I'm thinking of deploying a TensorFlow model using Vertex AI in GCP. I am almost sure that the cost will be directly related to the number of queries per second (QPS) because I am going to use automatic scaling. I also know that the type of machine (with GPU, TPU, etc.) will have an impact on the cost.
- Do you have any estimation about the cost versus the number of queries per second?
- How does the type of virtual machine changes this cost?
The type of model is for object detection.
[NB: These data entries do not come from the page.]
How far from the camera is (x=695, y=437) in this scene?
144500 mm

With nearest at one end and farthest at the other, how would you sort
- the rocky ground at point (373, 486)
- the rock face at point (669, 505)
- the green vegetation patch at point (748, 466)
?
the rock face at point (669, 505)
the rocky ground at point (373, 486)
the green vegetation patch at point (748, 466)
CodePudding user response:
Autoscaling depends on the CPU and GPU utilization which directly correlates to the QPS, as you have said. To estimate the cost based on the QPS, you can deploy a custom prediction container to a Compute Engine instance directly, then benchmark the instance by making prediction calls until the VM hits 90 percent CPU utilization (consider GPU utilization if configured). Do this multiple times for different machine types, and determine the "QPS per cost per hour" of different machine types. You can re-run these experiments while benchmarking latency to find the ideal cost per QPS per your latency targets for your specific custom prediction container. For more information about choosing the ideal machine for your workload, refer to this documentation.
For your second question, as per the Vertex AI pricing documentation (for model deployment), cost estimation is done based on the node hours. A node hour represents the time a virtual machine spends running your prediction job or waiting in a ready state to handle prediction or explanation requests. Each type of VM offered has a specific pricing per node hour depending on the number of cores and the amount of memory. Using a VM with more resources will cost more per node hour and vice versa. To choose an ideal VM for your deployment, please follow the steps given in the first paragraph which will help you find a good trade off between cost and performance.